WORK TO DO →
Your task is to return the span of lines beginning at the one with "How far from the eye" and ending at the last line of the data, exactly as it stands.

+++

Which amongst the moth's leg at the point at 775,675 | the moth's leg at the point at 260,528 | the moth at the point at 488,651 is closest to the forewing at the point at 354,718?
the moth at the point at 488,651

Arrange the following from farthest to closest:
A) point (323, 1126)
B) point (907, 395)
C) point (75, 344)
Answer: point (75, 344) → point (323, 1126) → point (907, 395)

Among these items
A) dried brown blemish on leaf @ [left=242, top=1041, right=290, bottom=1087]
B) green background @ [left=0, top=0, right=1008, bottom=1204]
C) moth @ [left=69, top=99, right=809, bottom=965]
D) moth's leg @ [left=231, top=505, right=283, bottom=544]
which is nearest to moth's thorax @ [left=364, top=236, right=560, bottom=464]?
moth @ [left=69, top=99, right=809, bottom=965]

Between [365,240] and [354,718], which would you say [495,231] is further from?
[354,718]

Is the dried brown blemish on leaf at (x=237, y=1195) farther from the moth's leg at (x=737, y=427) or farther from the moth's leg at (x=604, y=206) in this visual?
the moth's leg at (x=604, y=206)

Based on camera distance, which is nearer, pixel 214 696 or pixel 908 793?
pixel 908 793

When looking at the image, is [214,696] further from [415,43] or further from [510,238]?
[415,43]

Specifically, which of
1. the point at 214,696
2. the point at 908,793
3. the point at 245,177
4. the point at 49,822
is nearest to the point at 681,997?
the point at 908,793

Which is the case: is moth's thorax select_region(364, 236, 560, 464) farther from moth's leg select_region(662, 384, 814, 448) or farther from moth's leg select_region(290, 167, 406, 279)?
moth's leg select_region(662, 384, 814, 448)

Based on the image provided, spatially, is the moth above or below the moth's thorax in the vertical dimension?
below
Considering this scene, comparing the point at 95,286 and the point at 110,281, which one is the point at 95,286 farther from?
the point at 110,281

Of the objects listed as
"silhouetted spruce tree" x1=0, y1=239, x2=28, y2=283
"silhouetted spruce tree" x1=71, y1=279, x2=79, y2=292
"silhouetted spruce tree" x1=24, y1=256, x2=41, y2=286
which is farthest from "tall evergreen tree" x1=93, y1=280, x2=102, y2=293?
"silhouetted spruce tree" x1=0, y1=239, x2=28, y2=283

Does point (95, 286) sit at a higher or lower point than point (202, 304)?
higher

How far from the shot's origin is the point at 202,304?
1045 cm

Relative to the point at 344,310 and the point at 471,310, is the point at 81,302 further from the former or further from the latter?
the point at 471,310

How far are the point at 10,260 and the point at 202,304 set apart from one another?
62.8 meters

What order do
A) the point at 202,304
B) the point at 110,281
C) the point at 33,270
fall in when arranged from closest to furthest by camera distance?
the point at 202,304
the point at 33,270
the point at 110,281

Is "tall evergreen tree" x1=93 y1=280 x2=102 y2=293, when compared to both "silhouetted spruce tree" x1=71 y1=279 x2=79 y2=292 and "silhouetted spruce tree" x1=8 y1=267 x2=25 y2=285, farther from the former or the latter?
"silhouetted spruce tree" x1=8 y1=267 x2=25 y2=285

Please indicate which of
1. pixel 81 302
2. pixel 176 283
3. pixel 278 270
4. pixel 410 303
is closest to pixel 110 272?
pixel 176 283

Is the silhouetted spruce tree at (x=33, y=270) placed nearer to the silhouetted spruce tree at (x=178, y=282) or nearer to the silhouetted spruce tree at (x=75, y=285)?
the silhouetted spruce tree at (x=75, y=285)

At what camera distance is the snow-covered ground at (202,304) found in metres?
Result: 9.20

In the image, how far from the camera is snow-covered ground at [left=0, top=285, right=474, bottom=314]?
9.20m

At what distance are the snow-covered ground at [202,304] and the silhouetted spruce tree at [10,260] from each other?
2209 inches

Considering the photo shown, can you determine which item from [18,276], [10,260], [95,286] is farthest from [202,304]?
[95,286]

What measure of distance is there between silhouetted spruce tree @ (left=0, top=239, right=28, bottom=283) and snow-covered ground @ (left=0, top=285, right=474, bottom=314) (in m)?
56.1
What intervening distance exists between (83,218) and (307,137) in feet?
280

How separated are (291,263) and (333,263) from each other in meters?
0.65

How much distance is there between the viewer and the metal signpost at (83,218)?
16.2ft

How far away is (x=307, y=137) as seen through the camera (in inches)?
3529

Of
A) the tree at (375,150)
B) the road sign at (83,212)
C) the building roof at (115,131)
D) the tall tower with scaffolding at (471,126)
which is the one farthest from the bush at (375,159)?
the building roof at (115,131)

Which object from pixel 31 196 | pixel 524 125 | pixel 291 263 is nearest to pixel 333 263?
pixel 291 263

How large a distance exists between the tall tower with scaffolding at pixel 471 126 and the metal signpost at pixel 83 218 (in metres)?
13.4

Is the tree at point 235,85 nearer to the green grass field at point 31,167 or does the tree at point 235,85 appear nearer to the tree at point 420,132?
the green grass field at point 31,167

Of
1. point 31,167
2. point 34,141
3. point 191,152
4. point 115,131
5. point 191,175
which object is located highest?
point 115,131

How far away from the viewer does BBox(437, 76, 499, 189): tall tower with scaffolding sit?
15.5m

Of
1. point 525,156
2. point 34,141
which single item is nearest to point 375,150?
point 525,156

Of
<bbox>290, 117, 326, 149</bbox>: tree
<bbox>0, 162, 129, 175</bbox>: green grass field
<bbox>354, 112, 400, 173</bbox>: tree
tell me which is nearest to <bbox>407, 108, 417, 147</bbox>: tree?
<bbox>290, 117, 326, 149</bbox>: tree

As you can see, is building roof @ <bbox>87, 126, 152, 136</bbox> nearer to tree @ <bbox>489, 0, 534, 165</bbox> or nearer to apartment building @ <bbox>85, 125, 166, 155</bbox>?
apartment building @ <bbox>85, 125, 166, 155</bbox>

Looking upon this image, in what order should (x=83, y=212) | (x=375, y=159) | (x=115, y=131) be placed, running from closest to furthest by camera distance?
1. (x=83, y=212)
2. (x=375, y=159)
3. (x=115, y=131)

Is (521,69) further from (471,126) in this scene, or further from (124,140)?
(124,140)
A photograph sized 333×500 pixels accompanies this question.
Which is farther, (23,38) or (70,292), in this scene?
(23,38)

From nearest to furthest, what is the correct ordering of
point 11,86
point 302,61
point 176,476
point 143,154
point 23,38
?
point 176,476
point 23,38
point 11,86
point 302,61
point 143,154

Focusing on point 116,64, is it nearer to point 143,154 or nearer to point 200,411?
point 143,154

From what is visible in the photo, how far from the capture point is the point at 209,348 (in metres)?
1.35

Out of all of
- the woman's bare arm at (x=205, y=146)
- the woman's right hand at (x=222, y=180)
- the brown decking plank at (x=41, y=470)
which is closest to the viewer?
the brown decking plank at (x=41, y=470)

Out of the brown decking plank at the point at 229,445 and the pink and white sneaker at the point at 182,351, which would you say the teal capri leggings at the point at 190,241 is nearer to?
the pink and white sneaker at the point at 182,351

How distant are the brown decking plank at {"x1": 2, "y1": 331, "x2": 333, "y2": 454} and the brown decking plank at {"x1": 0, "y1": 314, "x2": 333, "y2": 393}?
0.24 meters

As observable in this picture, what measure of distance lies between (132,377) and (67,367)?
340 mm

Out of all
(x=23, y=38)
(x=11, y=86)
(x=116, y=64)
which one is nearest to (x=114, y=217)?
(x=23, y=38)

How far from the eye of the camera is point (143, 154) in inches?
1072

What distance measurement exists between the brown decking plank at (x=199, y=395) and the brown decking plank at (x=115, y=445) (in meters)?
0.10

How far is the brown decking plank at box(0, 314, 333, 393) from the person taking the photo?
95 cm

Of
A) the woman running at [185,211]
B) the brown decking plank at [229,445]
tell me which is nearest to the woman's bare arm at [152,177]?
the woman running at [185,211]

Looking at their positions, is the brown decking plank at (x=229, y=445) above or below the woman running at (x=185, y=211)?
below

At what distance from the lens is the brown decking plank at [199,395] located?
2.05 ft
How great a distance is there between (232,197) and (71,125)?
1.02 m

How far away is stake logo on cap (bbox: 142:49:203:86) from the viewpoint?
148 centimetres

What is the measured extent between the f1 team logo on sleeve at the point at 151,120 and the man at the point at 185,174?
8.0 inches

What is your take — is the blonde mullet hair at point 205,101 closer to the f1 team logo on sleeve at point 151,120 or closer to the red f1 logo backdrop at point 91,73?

+++

RESPONSE TO THIS EXERCISE →
How far from the eye of the camera is point (143, 154) in inches?
1072

What distance measurement exists between the brown decking plank at (x=199, y=395) and the brown decking plank at (x=115, y=445) (in meters)?
0.10

How far is the brown decking plank at box(0, 314, 333, 393) from the person taking the photo?
95 cm

Of
A) the woman running at [185,211]
B) the brown decking plank at [229,445]
tell me which is nearest to the woman's bare arm at [152,177]?
the woman running at [185,211]

Looking at their positions, is the brown decking plank at (x=229, y=445) above or below the woman running at (x=185, y=211)?
below

At what distance from the lens is the brown decking plank at [199,395] located?
2.05 ft
How great a distance is there between (232,197) and (71,125)?
1.02 m

How far away is stake logo on cap (bbox: 142:49:203:86) from the viewpoint?
148 centimetres

What is the measured extent between the f1 team logo on sleeve at the point at 151,120 and the man at the point at 185,174?
8.0 inches

What is your take — is the blonde mullet hair at point 205,101 closer to the f1 team logo on sleeve at point 151,120 or closer to the red f1 logo backdrop at point 91,73?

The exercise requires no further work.